**Exercise prompt:** Locate every line in the records below that contains the word "found" and copy each of those lines in full.

──────

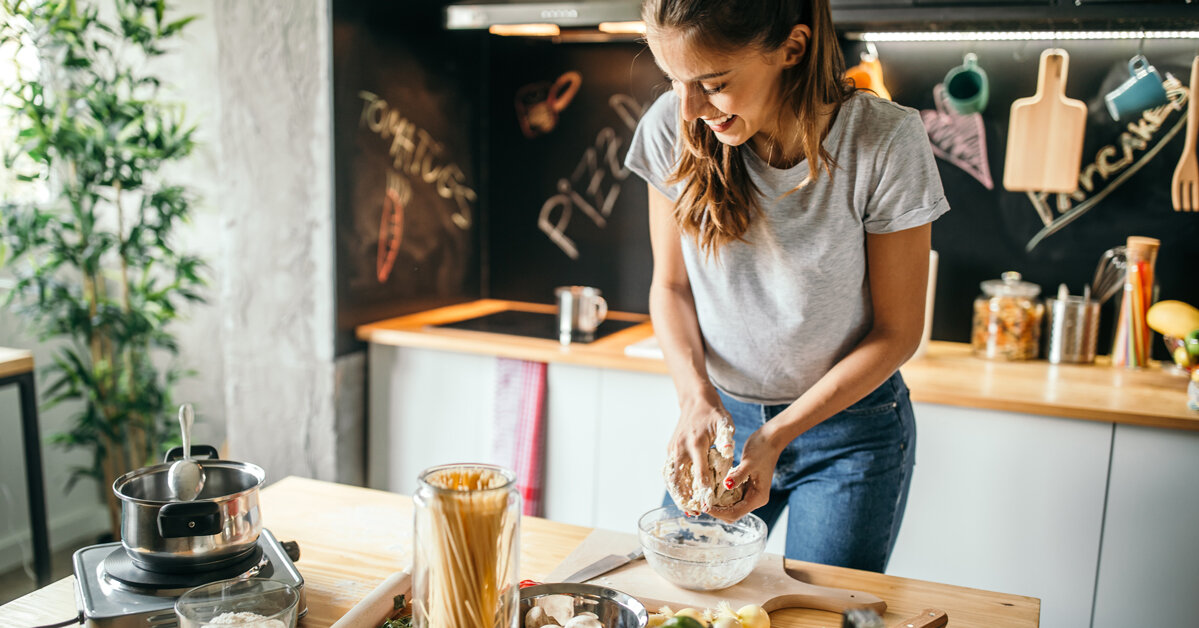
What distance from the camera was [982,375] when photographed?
6.62ft

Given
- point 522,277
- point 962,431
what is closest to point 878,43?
point 962,431

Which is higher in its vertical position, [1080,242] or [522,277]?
[1080,242]

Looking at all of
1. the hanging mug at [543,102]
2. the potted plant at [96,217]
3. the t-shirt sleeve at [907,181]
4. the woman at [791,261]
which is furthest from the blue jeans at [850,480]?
the potted plant at [96,217]

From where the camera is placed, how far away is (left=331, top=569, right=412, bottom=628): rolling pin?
0.88 meters

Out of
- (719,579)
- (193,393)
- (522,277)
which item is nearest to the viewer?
(719,579)

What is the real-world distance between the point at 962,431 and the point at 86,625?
63.0 inches

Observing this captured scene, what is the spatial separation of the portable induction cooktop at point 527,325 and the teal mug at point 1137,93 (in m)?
1.31

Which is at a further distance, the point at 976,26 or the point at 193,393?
the point at 193,393

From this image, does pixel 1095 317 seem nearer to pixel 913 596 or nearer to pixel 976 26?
pixel 976 26

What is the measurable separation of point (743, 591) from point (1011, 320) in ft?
4.75

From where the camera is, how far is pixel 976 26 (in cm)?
208

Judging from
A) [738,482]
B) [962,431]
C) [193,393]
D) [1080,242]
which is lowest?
[193,393]

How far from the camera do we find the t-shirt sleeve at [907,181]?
1.19m

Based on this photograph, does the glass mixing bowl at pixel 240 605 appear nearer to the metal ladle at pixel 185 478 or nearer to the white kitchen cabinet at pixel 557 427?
the metal ladle at pixel 185 478
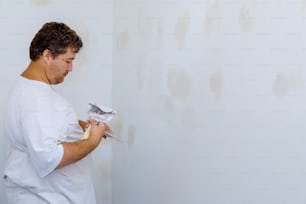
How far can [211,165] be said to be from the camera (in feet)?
7.22

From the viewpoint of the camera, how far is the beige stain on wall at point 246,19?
2.01 metres

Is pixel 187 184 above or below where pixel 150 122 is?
below

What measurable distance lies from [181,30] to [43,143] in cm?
99

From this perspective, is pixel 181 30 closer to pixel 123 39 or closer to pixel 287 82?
pixel 123 39

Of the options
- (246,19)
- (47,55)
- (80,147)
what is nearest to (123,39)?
(246,19)

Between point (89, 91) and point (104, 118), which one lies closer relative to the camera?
point (104, 118)

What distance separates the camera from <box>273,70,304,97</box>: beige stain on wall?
6.29 feet

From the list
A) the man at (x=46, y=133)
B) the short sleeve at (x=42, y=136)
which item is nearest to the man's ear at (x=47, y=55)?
the man at (x=46, y=133)

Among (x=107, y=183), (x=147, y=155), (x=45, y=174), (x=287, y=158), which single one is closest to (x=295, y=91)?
(x=287, y=158)

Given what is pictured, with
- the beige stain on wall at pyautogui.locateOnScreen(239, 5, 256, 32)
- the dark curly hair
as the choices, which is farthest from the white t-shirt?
the beige stain on wall at pyautogui.locateOnScreen(239, 5, 256, 32)

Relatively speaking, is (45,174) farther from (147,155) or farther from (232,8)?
(232,8)

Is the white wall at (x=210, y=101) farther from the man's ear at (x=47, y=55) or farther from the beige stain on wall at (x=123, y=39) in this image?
the man's ear at (x=47, y=55)

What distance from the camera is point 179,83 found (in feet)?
7.55

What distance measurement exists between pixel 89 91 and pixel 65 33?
95 cm
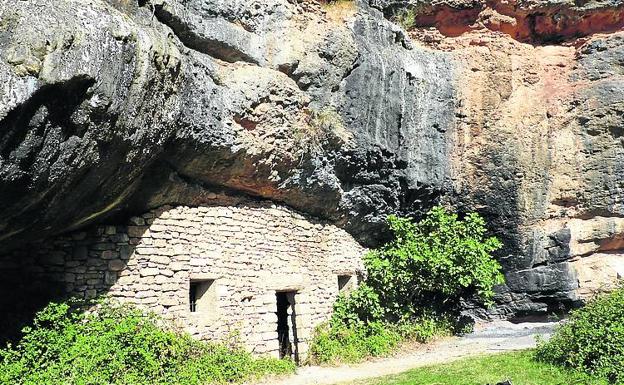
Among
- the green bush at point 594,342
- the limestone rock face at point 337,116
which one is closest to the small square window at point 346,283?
the limestone rock face at point 337,116

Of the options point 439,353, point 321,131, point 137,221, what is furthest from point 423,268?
point 137,221

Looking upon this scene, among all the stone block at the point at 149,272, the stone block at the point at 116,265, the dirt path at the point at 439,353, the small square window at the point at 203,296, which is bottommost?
the dirt path at the point at 439,353

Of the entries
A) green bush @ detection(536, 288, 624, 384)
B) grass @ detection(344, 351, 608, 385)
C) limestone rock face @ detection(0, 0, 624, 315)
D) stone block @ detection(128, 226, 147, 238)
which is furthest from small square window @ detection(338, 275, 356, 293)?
stone block @ detection(128, 226, 147, 238)

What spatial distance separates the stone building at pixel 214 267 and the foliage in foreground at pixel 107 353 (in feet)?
1.24

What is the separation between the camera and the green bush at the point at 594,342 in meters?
7.33

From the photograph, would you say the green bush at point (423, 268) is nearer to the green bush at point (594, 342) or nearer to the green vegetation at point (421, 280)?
the green vegetation at point (421, 280)

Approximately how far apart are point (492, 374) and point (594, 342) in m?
1.42

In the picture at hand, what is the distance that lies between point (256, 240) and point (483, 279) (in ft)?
16.5

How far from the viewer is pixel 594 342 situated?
7758mm

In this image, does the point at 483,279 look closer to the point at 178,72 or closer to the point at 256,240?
the point at 256,240

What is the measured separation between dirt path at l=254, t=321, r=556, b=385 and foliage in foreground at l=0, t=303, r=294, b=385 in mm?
1154

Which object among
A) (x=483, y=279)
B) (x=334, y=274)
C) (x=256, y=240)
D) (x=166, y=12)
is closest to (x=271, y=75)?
(x=166, y=12)

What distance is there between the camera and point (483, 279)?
1201 cm

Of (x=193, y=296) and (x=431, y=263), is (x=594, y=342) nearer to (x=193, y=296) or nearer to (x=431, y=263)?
(x=431, y=263)
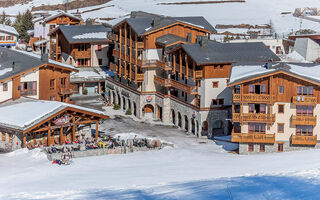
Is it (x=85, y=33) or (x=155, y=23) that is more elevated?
(x=85, y=33)

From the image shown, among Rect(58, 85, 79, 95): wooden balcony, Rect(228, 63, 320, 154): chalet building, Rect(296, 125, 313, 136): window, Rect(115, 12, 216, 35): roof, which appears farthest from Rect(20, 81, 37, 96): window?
Rect(296, 125, 313, 136): window

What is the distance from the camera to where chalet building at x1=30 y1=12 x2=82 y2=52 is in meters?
120

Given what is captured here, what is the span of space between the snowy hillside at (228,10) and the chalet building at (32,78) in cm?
7930

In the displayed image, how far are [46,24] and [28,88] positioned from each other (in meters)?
56.1

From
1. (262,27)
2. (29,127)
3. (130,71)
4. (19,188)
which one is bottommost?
(19,188)

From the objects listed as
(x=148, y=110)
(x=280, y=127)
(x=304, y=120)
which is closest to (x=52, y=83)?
(x=148, y=110)

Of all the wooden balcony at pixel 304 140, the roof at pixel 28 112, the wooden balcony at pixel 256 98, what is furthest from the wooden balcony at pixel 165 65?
the wooden balcony at pixel 304 140

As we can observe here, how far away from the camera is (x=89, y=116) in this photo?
6269 centimetres

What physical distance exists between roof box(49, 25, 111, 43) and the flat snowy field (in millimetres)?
38275

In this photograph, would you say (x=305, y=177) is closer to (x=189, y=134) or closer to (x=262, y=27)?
(x=189, y=134)

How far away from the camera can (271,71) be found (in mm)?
60312

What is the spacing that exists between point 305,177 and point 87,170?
1683cm

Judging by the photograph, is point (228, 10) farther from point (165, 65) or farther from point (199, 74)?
point (199, 74)

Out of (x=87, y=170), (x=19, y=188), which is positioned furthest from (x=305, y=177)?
(x=19, y=188)
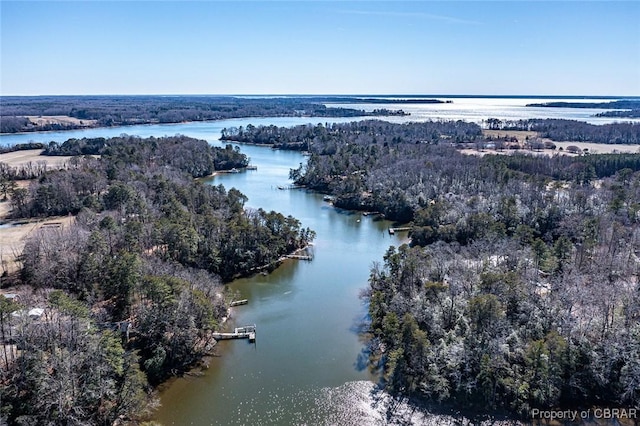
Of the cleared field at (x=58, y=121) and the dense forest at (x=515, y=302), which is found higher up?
the cleared field at (x=58, y=121)

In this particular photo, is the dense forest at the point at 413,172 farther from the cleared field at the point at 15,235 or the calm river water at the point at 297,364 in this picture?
the cleared field at the point at 15,235

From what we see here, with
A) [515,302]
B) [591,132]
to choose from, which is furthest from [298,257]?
[591,132]

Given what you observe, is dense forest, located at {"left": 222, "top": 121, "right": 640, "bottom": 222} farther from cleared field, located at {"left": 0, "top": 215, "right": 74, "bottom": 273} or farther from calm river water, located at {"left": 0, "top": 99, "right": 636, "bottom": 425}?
cleared field, located at {"left": 0, "top": 215, "right": 74, "bottom": 273}

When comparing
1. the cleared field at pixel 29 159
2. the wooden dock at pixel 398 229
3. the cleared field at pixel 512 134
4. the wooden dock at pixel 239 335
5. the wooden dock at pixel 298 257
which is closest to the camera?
the wooden dock at pixel 239 335

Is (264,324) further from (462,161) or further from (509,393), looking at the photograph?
(462,161)

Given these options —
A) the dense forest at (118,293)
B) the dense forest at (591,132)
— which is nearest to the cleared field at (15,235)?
the dense forest at (118,293)

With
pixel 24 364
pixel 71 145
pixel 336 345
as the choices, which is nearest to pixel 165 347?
pixel 24 364
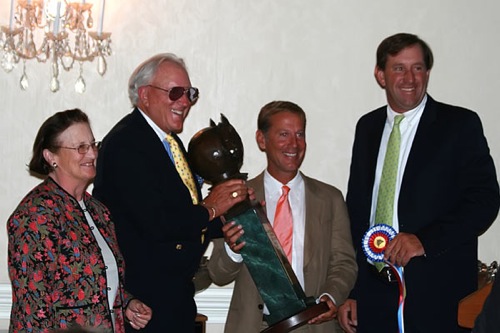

──────

**Complete answer:**
What distance from the camera is point 179,83 found (in feet)?
How far away from the camera can (271,71) be found (in mm)?
Of the cleared field at (x=58, y=121) and the dense forest at (x=515, y=302), which is found higher up?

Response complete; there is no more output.